Fairlife: AI vision inspection for 100% automated packaging inspection of thousands of yogurt containers per day
- Ryosuke Murai
- Oct 24
- 3 min read
For dairy and other food manufacturers, improper lid installation and misprinted labels are serious issues that directly affect the brand and safety. Fairlife (a US premium dairy brand funded and owned by Coca-Cola), which we will introduce here, introduced Elementary's AI vision inspection system for the quality inspection of yogurt containers , automating the detection of defective labels and lids 100% , reducing defective products to almost zero. Moreover, this system was implemented and operational in just a few days , solving all at once the problems that conventional rule-based inspections could not address.

#Fairlife and background to its introduction
Fairlife is known as a dairy brand that focuses on nutritional value and quality, and is rapidly expanding in the US market as part of the Coca-Cola Group. On a newly launched yogurt line, there were frequent issues with lids not being properly attached, misaligned printing, and missing characters. Manual visual inspection alone was prone to oversights. In particular , conventional rule-based inspections failed to properly determine pass/fail status if the assumption that "printing should be in a certain position" was misplaced, resulting in unnecessary trouble on-site.
#The effectiveness of implementation in numbers
Automatic inspection of thousands of yogurt containers per day
Label inspection automation rate: 100%
Completed in just a few days
Almost zero missing lids and printing defects
#Overview of the AI solution introduced
The Elementary AI vision inspection system adopted by Fairlife combines cameras and sensors to photograph yogurt containers from multiple angles, and the AI instantly determines whether the lid should be attached and whether the label should be printed.
AI can determine that "it's OK even if the marking position is slightly off from the correct position." It can also detect deviations in the printing position, which are difficult to address with rule-based methods, and only detects errors that fall outside the required range.
Easy to integrate into production lines . The compact equipment can be installed and operational in just a few days.

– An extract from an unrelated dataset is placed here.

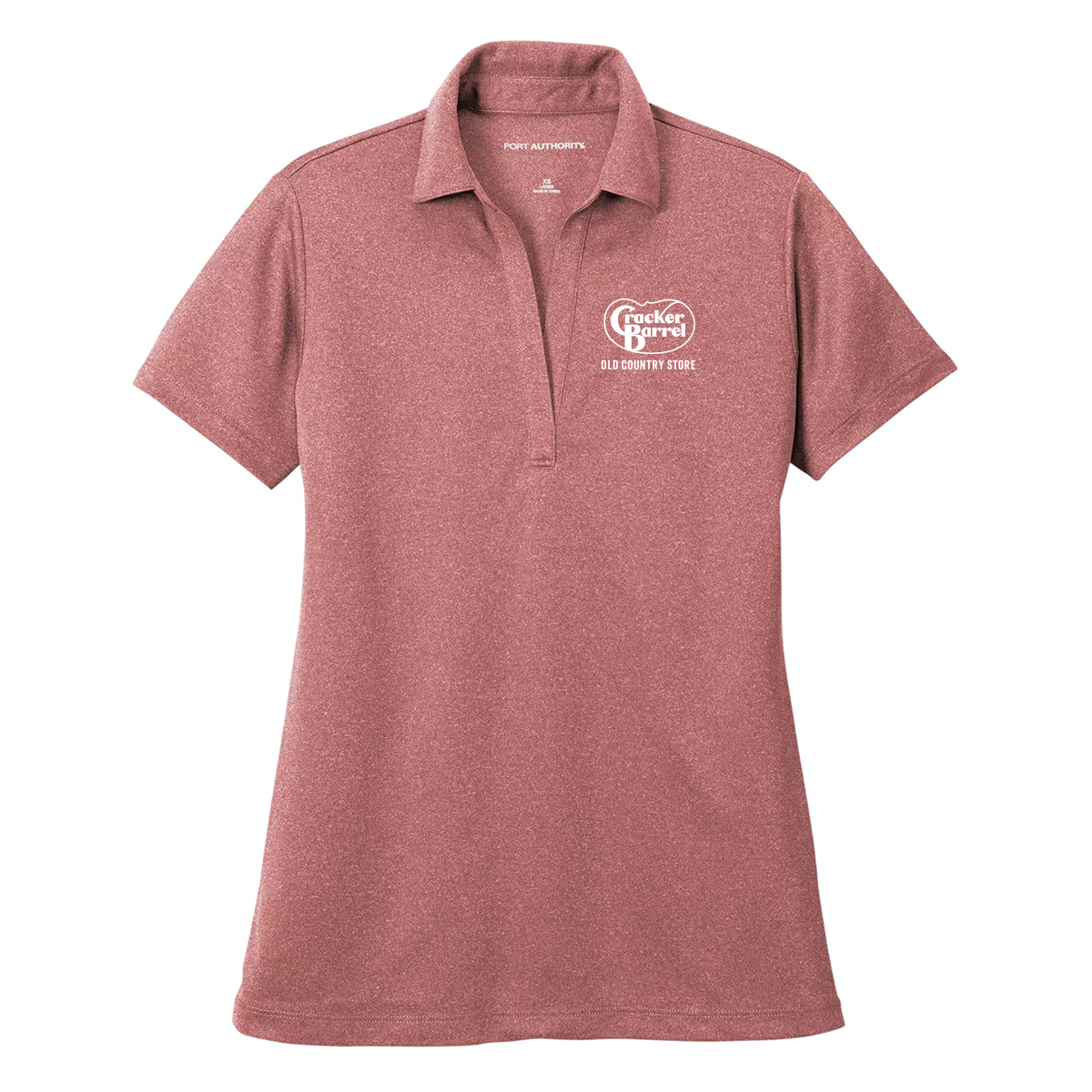 Port Authority® Ladies Heathered Silk Touch™ Performance Polo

It checks for the presence or absence of lids and the readability of printed text in real time, automatically rejecting defective products.
Accumulating data makes it easy to track down the cause. Recording what kind of defects occurred and when helps improve the process.

#A story for getting results with AI
(1) Flexibility that surpasses conventional rule-based inspection
The rule-based method could not deal with this problem, as it would make a false judgment if the position of the printed code was slightly shifted. However, the AI learns the entire image and allows for "misalignment within an acceptable range," detecting only the slightest defects or faults.
(2) Covering mass production lines with short-term operation
While many AI systems are thought to require long preparation times, Elementary can be set up in just a few days. It was piloted in the midst of mass production and was able to quickly improve the defect rate.
#Suggestions for small and medium-sized enterprises
AI can be introduced without large investments or long-term preparations Examples of installation and operation in a short period of time are feasible even for small and medium-sized factories.
AI vision is more effective in processes with greater deviations and variations AI can supplement minute defects and errors that would be easily missed by humans or rule-based methods, improving the accuracy of quality assurance. It can also flexibly respond to ever-changing designs.
Reducing defect rates directly impacts brand value and costs. Defective products on the market damage a brand, but AI inspection can eliminate defects early, significantly reducing the risk of recalls and complaints, leading to cost savings.
The Fairlife example shows that even in the dairy industry, where quality requirements are strict, it is possible to build an AI inspection line in just a few days, automate 100% label inspection , and virtually eliminate packaging errors. Even small and medium-sized Japanese food manufacturers and factories that feel they have reached the limits of manual inspection can use this type of AI vision inspection to improve the quality of their mass production lines while reducing costs.
Quest AI provides efficient support based on overseas case studies for companies looking to quickly implement AI. Why not start by trying out AI in some processes and consider ways to improve product quality and brand image?
[Note: What is Elementary?] Elementary is a company that provides AI vision inspection solutions for the food and manufacturing industries. It can flexibly handle subtle misalignments and complex defects that traditional rule-based inspections struggle with, and can be implemented in a short period of time (just a few days). Its unique feature is that it combines cameras and AI algorithms to accurately assess label and print quality, package attachment, and more, maintaining high accuracy even on mass production lines.